Update the text of every item below so that "slide" becomes "page" wherever it occurs, changing nothing else, and leave the pictures out of your answer.

*Data for the task*.
*** Block opens ***
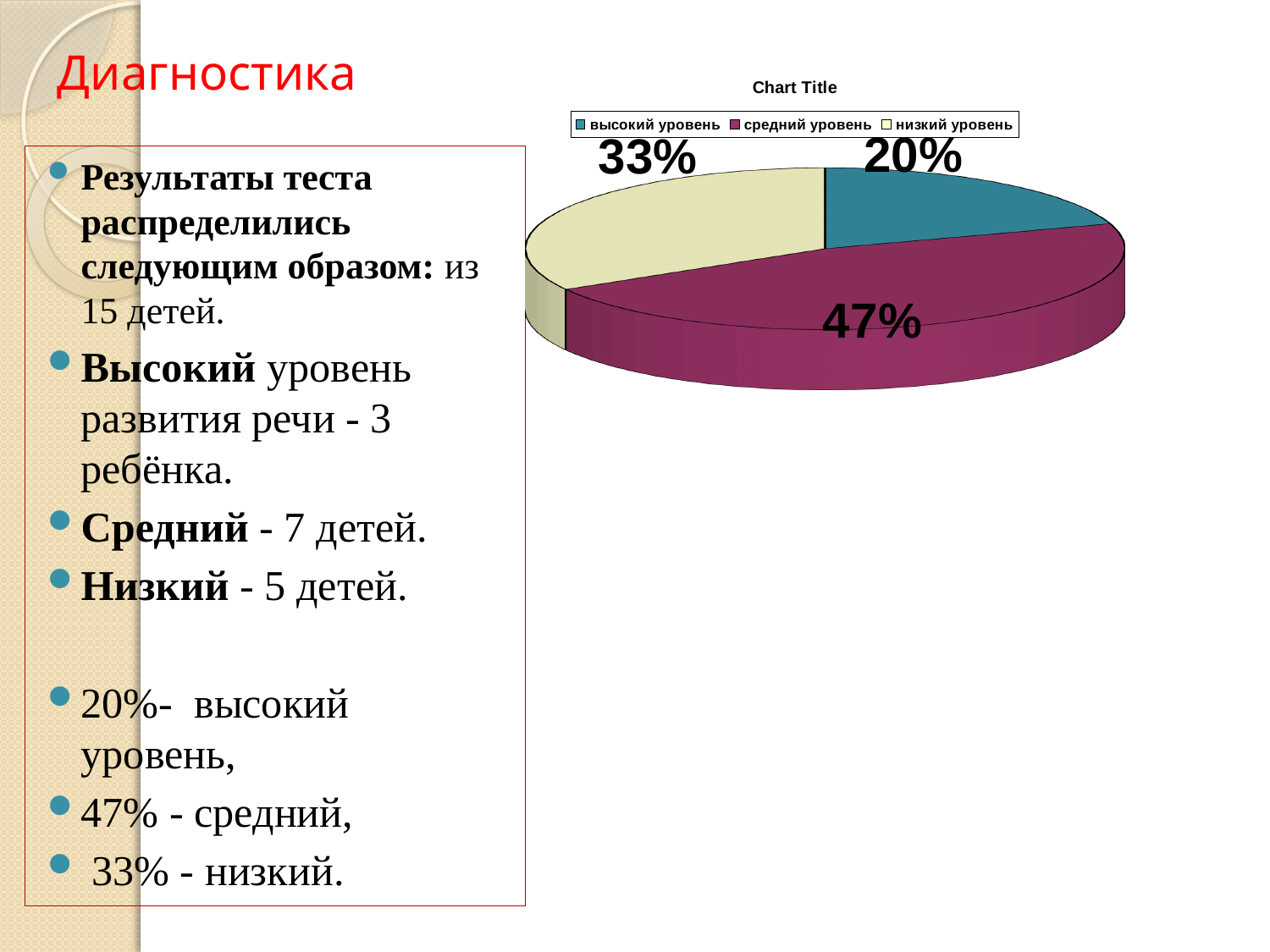
What kind of chart is shown on the slide? pie chart How many slices does the pie chart have? 3 What share of the pie does "высокий уровень" have? 20% What colour is the slice for "средний уровень"? magenta (purple-red) Which category has the largest slice of the pie? средний уровень What share of the pie does "средний уровень" have? 47% What is the difference in percentage points between "средний уровень" and "низкий уровень"? 14 Which is larger, the slice for "низкий уровень" or the slice for "высокий уровень"? низкий уровень What is the title shown above the pie chart? Chart Title How many entries does the legend list? 3 Which category has the smallest slice of the pie? высокий уровень What share of the pie does "низкий уровень" have? 33%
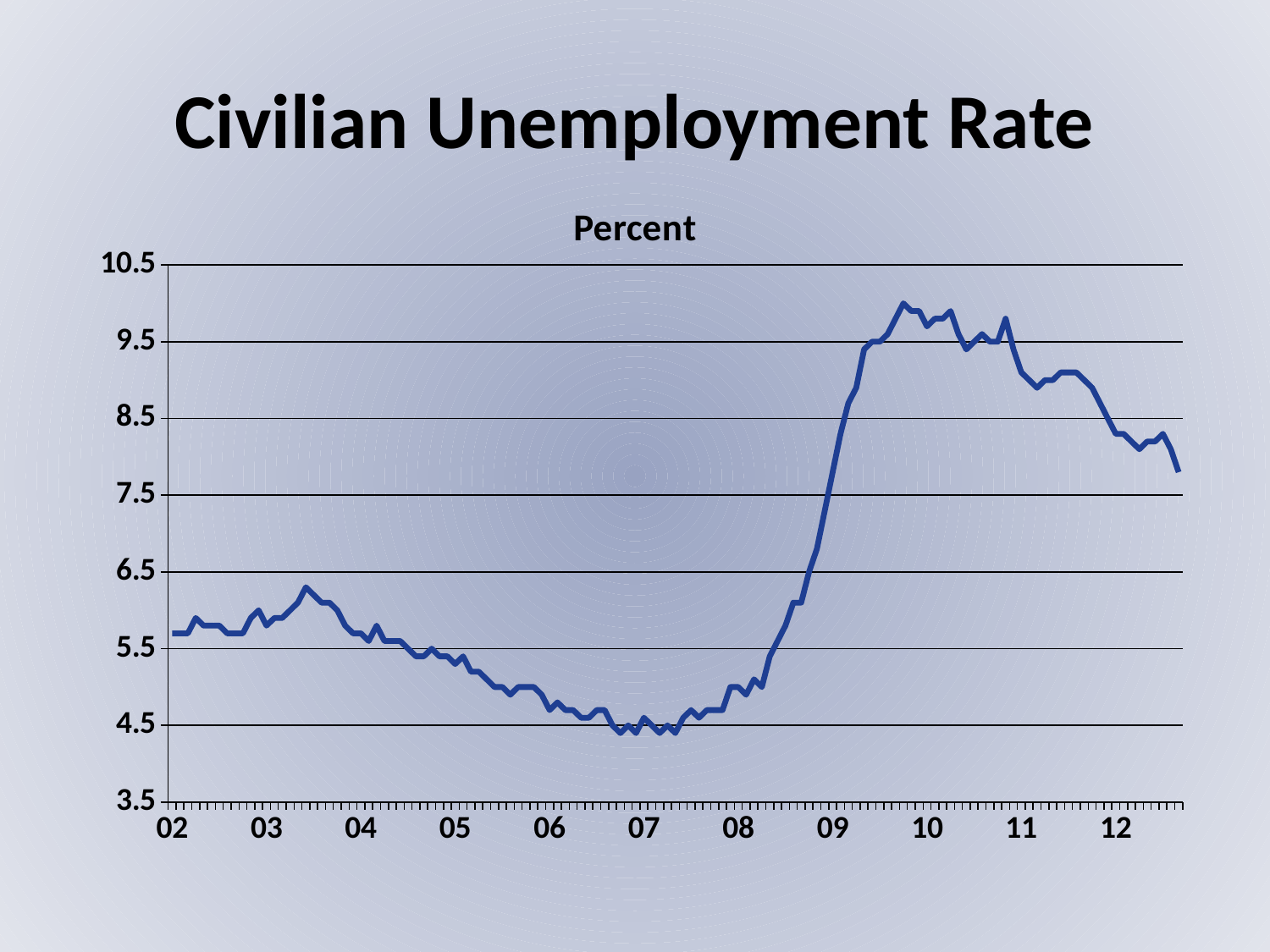
Is the lowest point of the line greater or less than 4.5? less Does the unemployment rate rise or fall between the 08 and 09 labels? rise What unit label appears above the chart's plot area? Percent Is the value at the 07 label greater or less than 5.5? less What is the title of the slide's chart? Civilian Unemployment Rate Does the unemployment rate rise or fall between the 10 and 12 labels? fall Is the value at the 09 label larger or smaller than the value at the 07 label? larger Is the value at the start of the series (02) greater or less than 6.5? less How many year labels are shown along the x axis? 11 What kind of chart is shown on the slide? line chart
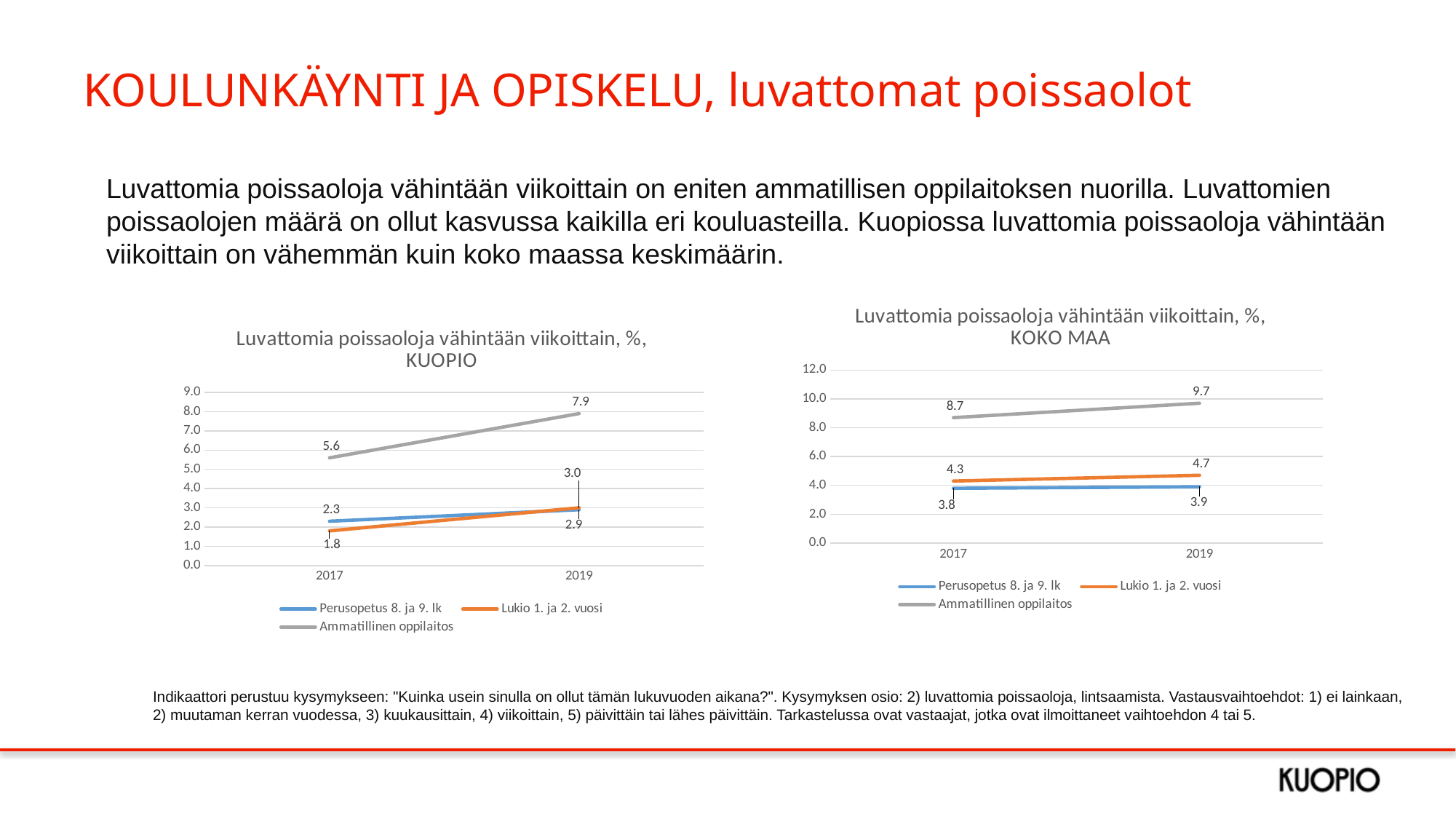
In the KUOPIO chart, which series has the highest value in 2019? Ammatillinen oppilaitos In the KOKO MAA chart, which is larger in 2017: Lukio 1. ja 2. vuosi or Perusopetus 8. ja 9. lk? Lukio 1. ja 2. vuosi In the KOKO MAA chart, what is the difference between Ammatillinen oppilaitos and Lukio 1. ja 2. vuosi in 2019? 5.0 What type of chart is the KUOPIO chart? line chart In the KOKO MAA chart, what is the value for Perusopetus 8. ja 9. lk in 2019? 3.9 How many series does the legend of the KOKO MAA chart list? 3 In the KUOPIO chart, what is the value for Ammatillinen oppilaitos in 2019? 7.9 In the KUOPIO chart, does the value for Ammatillinen oppilaitos rise or fall from 2017 to 2019? rise In the KUOPIO chart, by how much did the value for Ammatillinen oppilaitos increase from 2017 to 2019? 2.3 In the KOKO MAA chart, what is the value for Ammatillinen oppilaitos in 2017? 8.7 In the KOKO MAA chart, which series has the lowest value in 2017? Perusopetus 8. ja 9. lk In the KUOPIO chart, what is the value for Lukio 1. ja 2. vuosi in 2017? 1.8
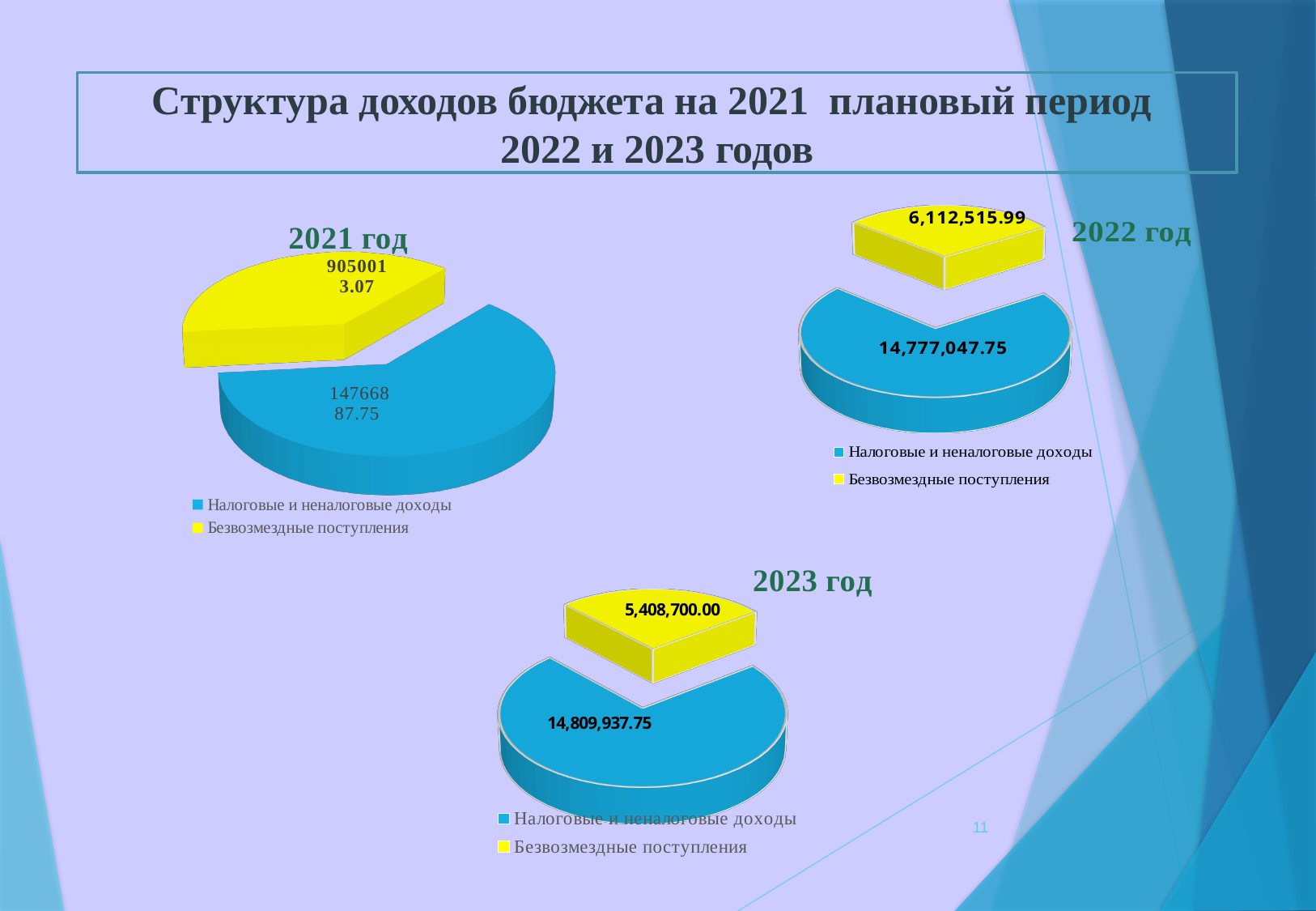
What type of chart is used for the 2021 год chart? pie chart In the 2023 год chart, which is larger: Налоговые и неналоговые доходы or Безвозмездные поступления? Налоговые и неналоговые доходы In the 2022 год chart, what colour is the slice for Безвозмездные поступления? yellow In the 2021 год chart, which category has the smallest slice? Безвозмездные поступления In the 2023 год chart, what is the value for Безвозмездные поступления? 5,408,700.00 In the 2022 год chart, what is the value for Налоговые и неналоговые доходы? 14,777,047.75 In the 2022 год chart, which category has the largest slice? Налоговые и неналоговые доходы In the 2022 год chart, what is the value for Безвозмездные поступления? 6,112,515.99 In the 2023 год chart, what is the value for Налоговые и неналоговые доходы? 14,809,937.75 How many series does the legend of the 2023 год chart list? 2 How many charts are shown on the slide? 3 In the 2022 год chart, what is the difference between Налоговые и неналоговые доходы and Безвозмездные поступления? 8,664,531.76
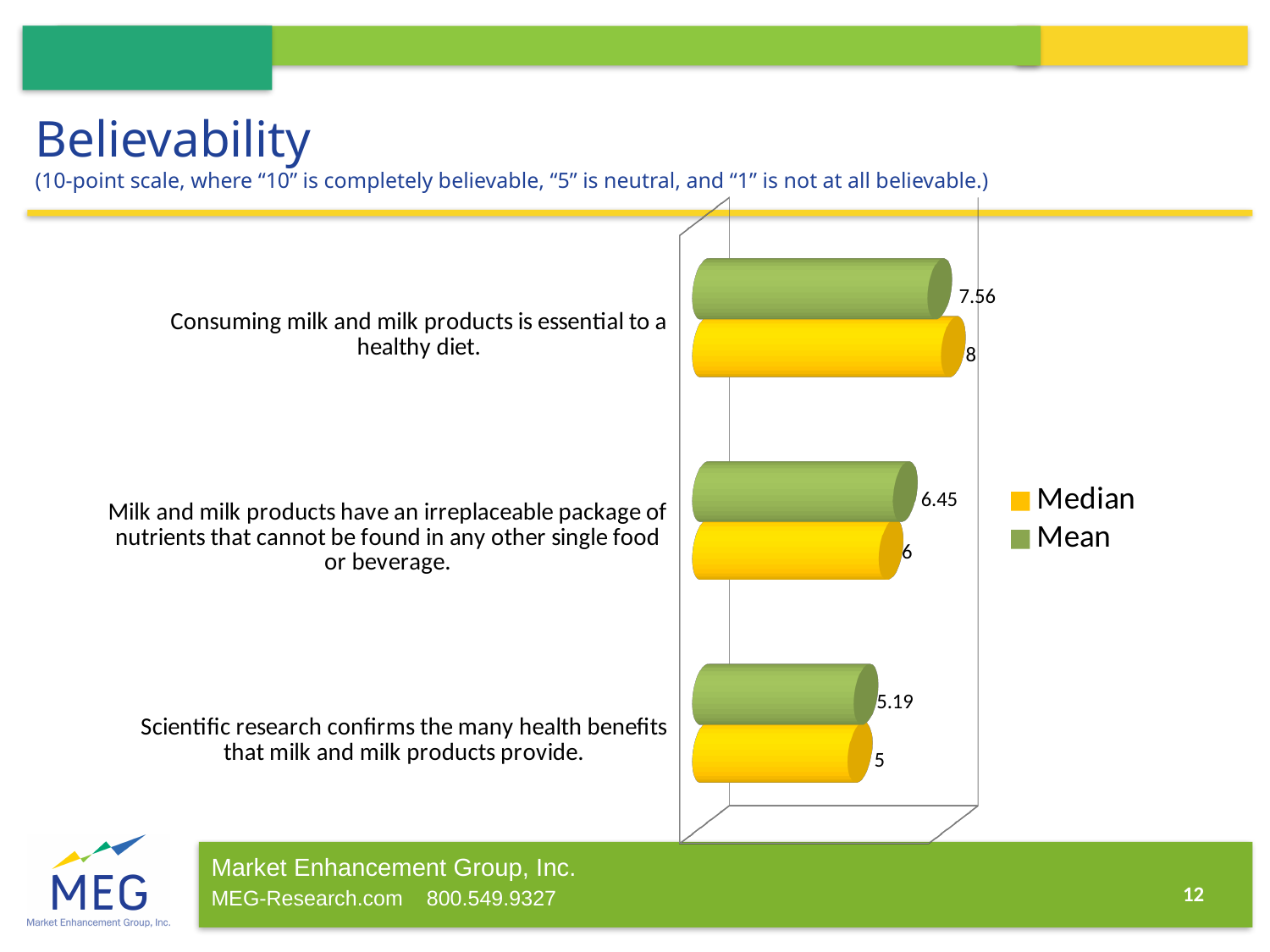
What is the Mean value for "Consuming milk and milk products is essential to a healthy diet."? 7.56 Which statement has the lowest Median value? Scientific research confirms the many health benefits that milk and milk products provide. What is the difference between the Mean values for "Consuming milk and milk products is essential to a healthy diet." and "Scientific research confirms the many health benefits that milk and milk products provide."? 2.37 Which statement has the highest Mean value? Consuming milk and milk products is essential to a healthy diet. What is the Mean value for "Scientific research confirms the many health benefits that milk and milk products provide."? 5.19 Which colour represents the Median series in the chart? Yellow How many series does the legend list? 2 What is the Median value for "Consuming milk and milk products is essential to a healthy diet."? 8 Which is larger for "Milk and milk products have an irreplaceable package of nutrients...": the Mean or the Median? Mean How many statements are plotted in the chart? 3 What is the Median value for "Milk and milk products have an irreplaceable package of nutrients that cannot be found in any other single food or beverage."? 6 What kind of chart is shown on the slide? Bar chart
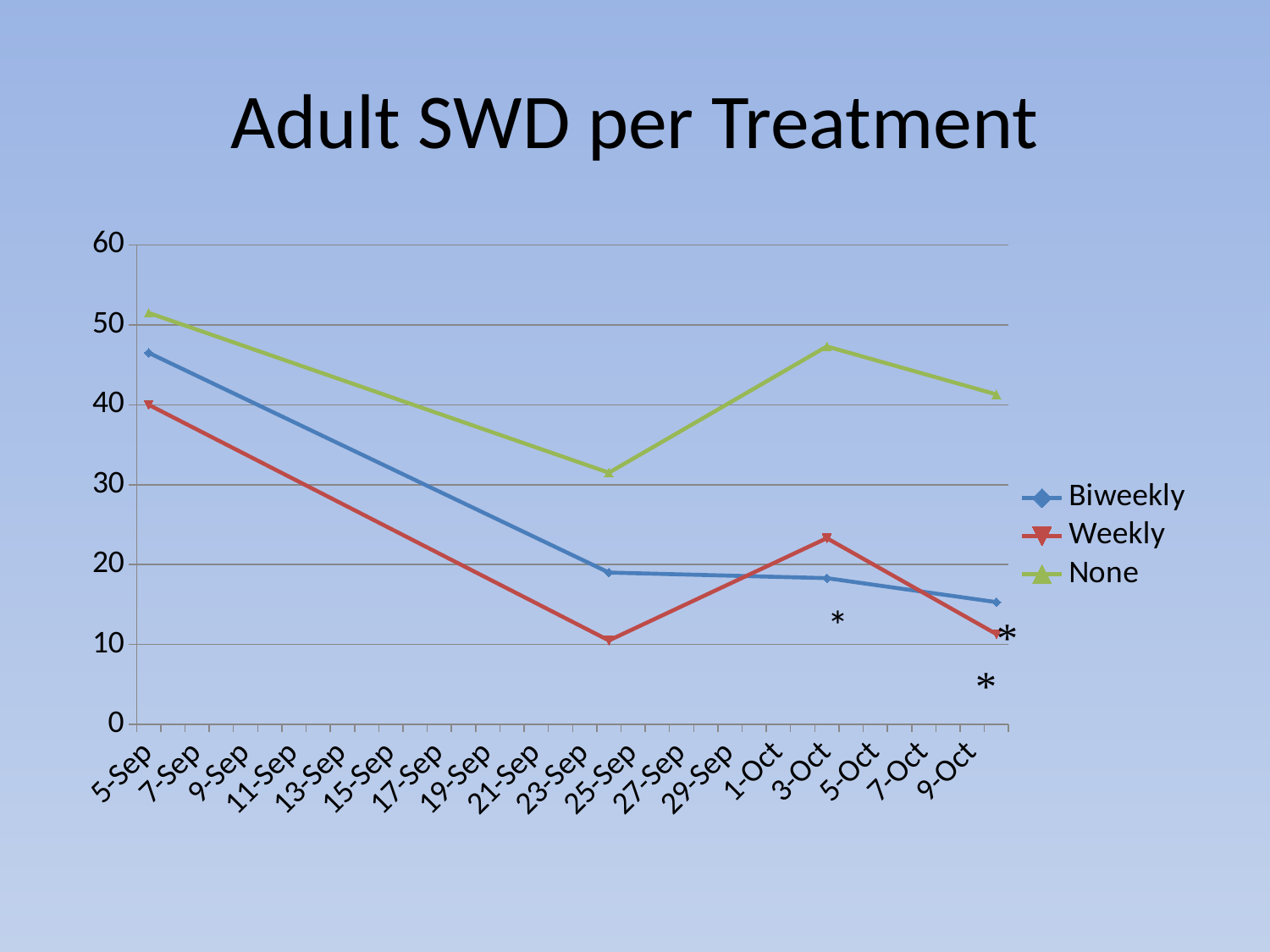
Is the value for the Weekly series on 5-Sep greater or less than 30? greater How many series does the legend list? 3 Which series has the highest value on 9-Oct? None Does the None series rise or fall from 5-Sep to 23-Sep? fall What is the title of the chart? Adult SWD per Treatment What kind of chart is shown on the slide? line chart Is the value for the Biweekly series on 5-Sep greater or less than 40? greater On 3-Oct, which series has the larger value, Weekly or Biweekly? Weekly Is the value for the None series on 3-Oct greater or less than 40? greater Which series has the lowest value on 23-Sep? Weekly What are the three series named in the legend? Biweekly, Weekly, None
*** Block closes ***
*Solution below*.
What kind of chart is shown on the page? pie chart How many slices does the pie chart have? 3 What share of the pie does "высокий уровень" have? 20% What colour is the slice for "средний уровень"? magenta (purple-red) Which category has the largest slice of the pie? средний уровень What share of the pie does "средний уровень" have? 47% What is the difference in percentage points between "средний уровень" and "низкий уровень"? 14 Which is larger, the slice for "низкий уровень" or the slice for "высокий уровень"? низкий уровень What is the title shown above the pie chart? Chart Title How many entries does the legend list? 3 Which category has the smallest slice of the pie? высокий уровень What share of the pie does "низкий уровень" have? 33%
Is the lowest point of the line greater or less than 4.5? less Does the unemployment rate rise or fall between the 08 and 09 labels? rise What unit label appears above the chart's plot area? Percent Is the value at the 07 label greater or less than 5.5? less What is the title of the page's chart? Civilian Unemployment Rate Does the unemployment rate rise or fall between the 10 and 12 labels? fall Is the value at the 09 label larger or smaller than the value at the 07 label? larger Is the value at the start of the series (02) greater or less than 6.5? less How many year labels are shown along the x axis? 11 What kind of chart is shown on the page? line chart
In the KUOPIO chart, which series has the highest value in 2019? Ammatillinen oppilaitos In the KOKO MAA chart, which is larger in 2017: Lukio 1. ja 2. vuosi or Perusopetus 8. ja 9. lk? Lukio 1. ja 2. vuosi In the KOKO MAA chart, what is the difference between Ammatillinen oppilaitos and Lukio 1. ja 2. vuosi in 2019? 5.0 What type of chart is the KUOPIO chart? line chart In the KOKO MAA chart, what is the value for Perusopetus 8. ja 9. lk in 2019? 3.9 How many series does the legend of the KOKO MAA chart list? 3 In the KUOPIO chart, what is the value for Ammatillinen oppilaitos in 2019? 7.9 In the KUOPIO chart, does the value for Ammatillinen oppilaitos rise or fall from 2017 to 2019? rise In the KUOPIO chart, by how much did the value for Ammatillinen oppilaitos increase from 2017 to 2019? 2.3 In the KOKO MAA chart, what is the value for Ammatillinen oppilaitos in 2017? 8.7 In the KOKO MAA chart, which series has the lowest value in 2017? Perusopetus 8. ja 9. lk In the KUOPIO chart, what is the value for Lukio 1. ja 2. vuosi in 2017? 1.8
What type of chart is used for the 2021 год chart? pie chart In the 2023 год chart, which is larger: Налоговые и неналоговые доходы or Безвозмездные поступления? Налоговые и неналоговые доходы In the 2022 год chart, what colour is the slice for Безвозмездные поступления? yellow In the 2021 год chart, which category has the smallest slice? Безвозмездные поступления In the 2023 год chart, what is the value for Безвозмездные поступления? 5,408,700.00 In the 2022 год chart, what is the value for Налоговые и неналоговые доходы? 14,777,047.75 In the 2022 год chart, which category has the largest slice? Налоговые и неналоговые доходы In the 2022 год chart, what is the value for Безвозмездные поступления? 6,112,515.99 In the 2023 год chart, what is the value for Налоговые и неналоговые доходы? 14,809,937.75 How many series does the legend of the 2023 год chart list? 2 How many charts are shown on the page? 3 In the 2022 год chart, what is the difference between Налоговые и неналоговые доходы and Безвозмездные поступления? 8,664,531.76
What is the Mean value for "Consuming milk and milk products is essential to a healthy diet."? 7.56 Which statement has the lowest Median value? Scientific research confirms the many health benefits that milk and milk products provide. What is the difference between the Mean values for "Consuming milk and milk products is essential to a healthy diet." and "Scientific research confirms the many health benefits that milk and milk products provide."? 2.37 Which statement has the highest Mean value? Consuming milk and milk products is essential to a healthy diet. What is the Mean value for "Scientific research confirms the many health benefits that milk and milk products provide."? 5.19 Which colour represents the Median series in the chart? Yellow How many series does the legend list? 2 What is the Median value for "Consuming milk and milk products is essential to a healthy diet."? 8 Which is larger for "Milk and milk products have an irreplaceable package of nutrients...": the Mean or the Median? Mean How many statements are plotted in the chart? 3 What is the Median value for "Milk and milk products have an irreplaceable package of nutrients that cannot be found in any other single food or beverage."? 6 What kind of chart is shown on the page? Bar chart
Is the value for the Weekly series on 5-Sep greater or less than 30? greater How many series does the legend list? 3 Which series has the highest value on 9-Oct? None Does the None series rise or fall from 5-Sep to 23-Sep? fall What is the title of the chart? Adult SWD per Treatment What kind of chart is shown on the page? line chart Is the value for the Biweekly series on 5-Sep greater or less than 40? greater On 3-Oct, which series has the larger value, Weekly or Biweekly? Weekly Is the value for the None series on 3-Oct greater or less than 40? greater Which series has the lowest value on 23-Sep? Weekly What are the three series named in the legend? Biweekly, Weekly, None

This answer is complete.